EXTRACTED RECORDS —
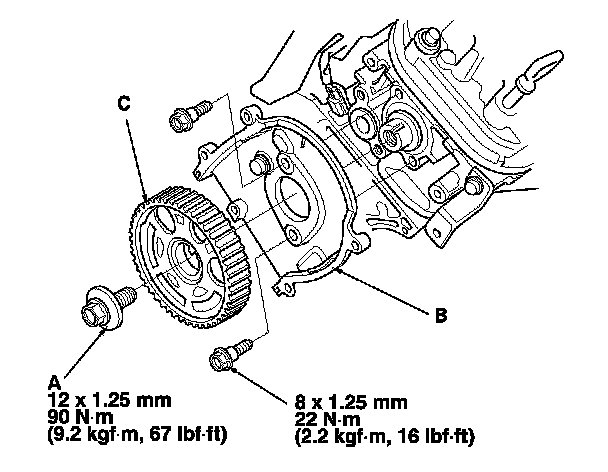 C

B

A
12 x 1.25 mm
90 N·m
(9.2 kgf·m, 67 lbf·ft)

8 x 1.25 mm
22 N·m
(2.2 kgf·m, 16 lbf·ft)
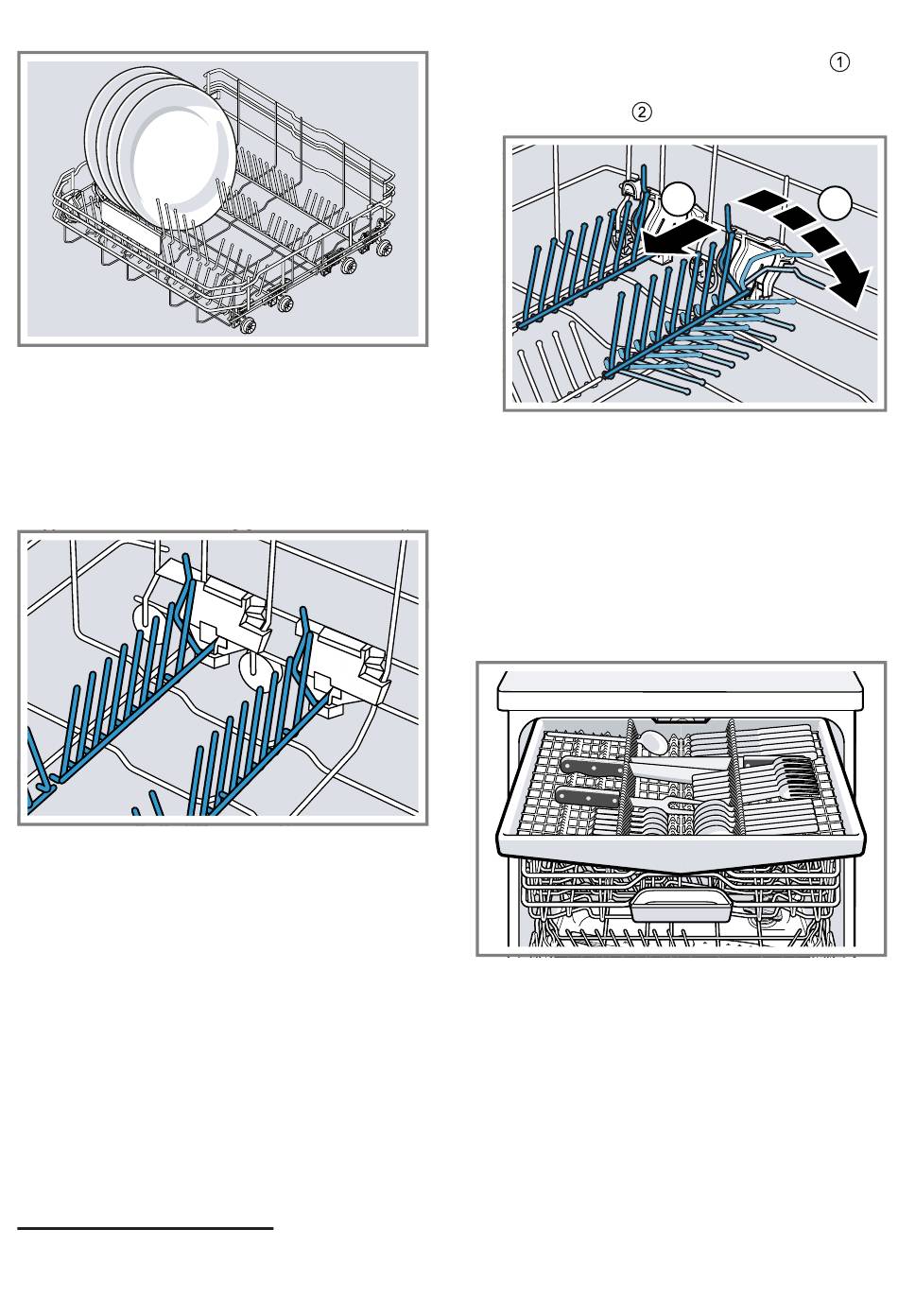 ①

②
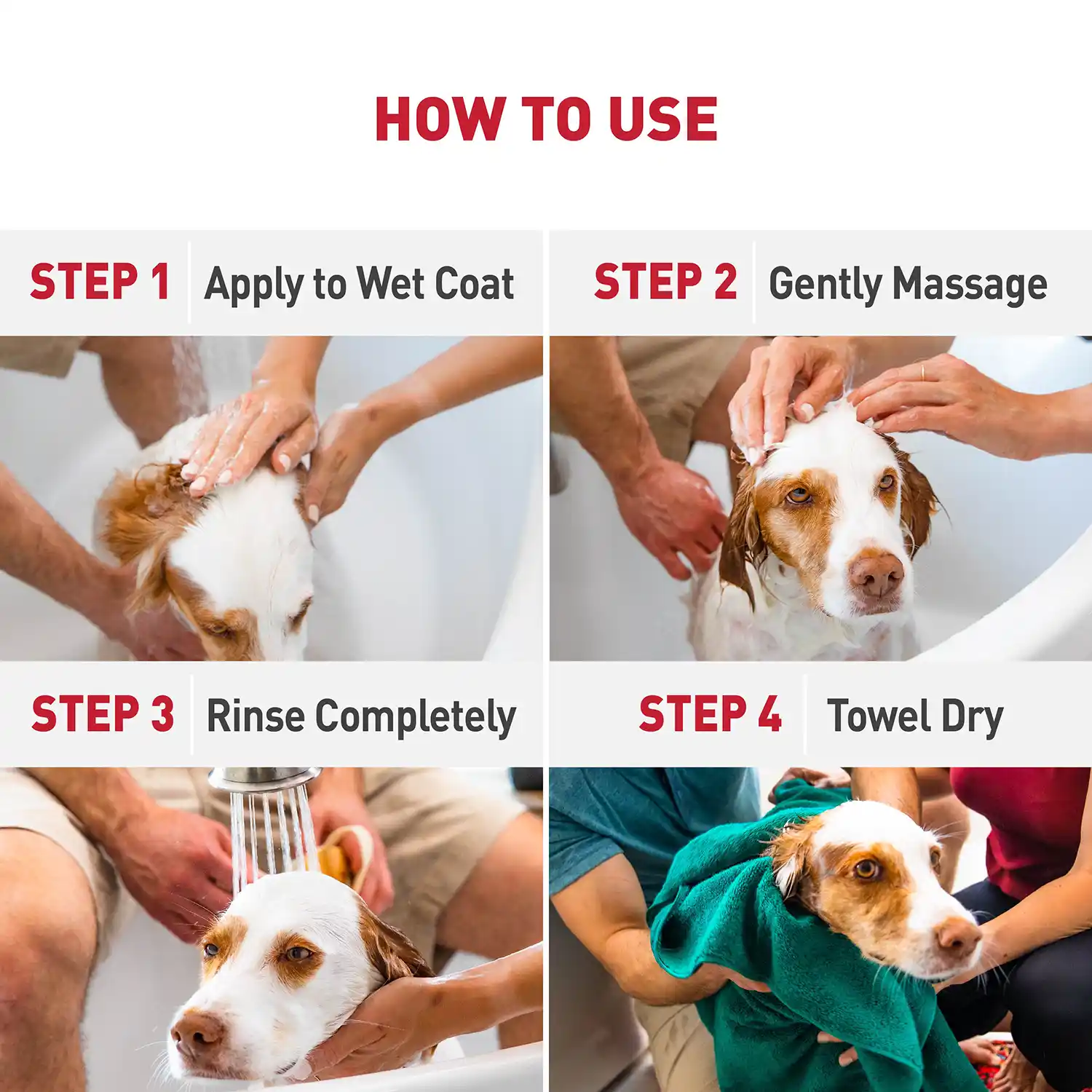 HOW TO USE

STEP 1 Apply to Wet Coat

STEP 2 Gently Massage

STEP 3 Rinse Completely

STEP 4 Towel Dry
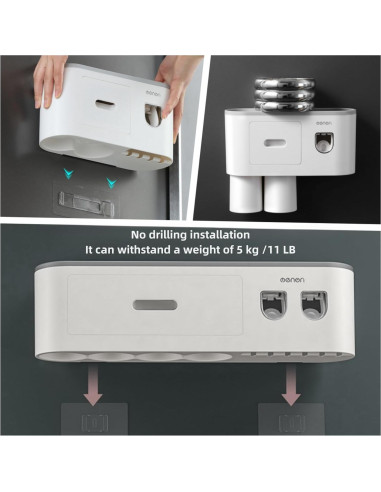 oenen

oenen

No drilling installation
It can withstand a weight of 5 kg /11 LB

oenen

WORK TASK —
For the word "STEP", go through the records and show each line that carries it.

ANSWER SECTION —
STEP 1 Apply to Wet Coat
STEP 2 Gently Massage
STEP 3 Rinse Completely
STEP 4 Towel Dry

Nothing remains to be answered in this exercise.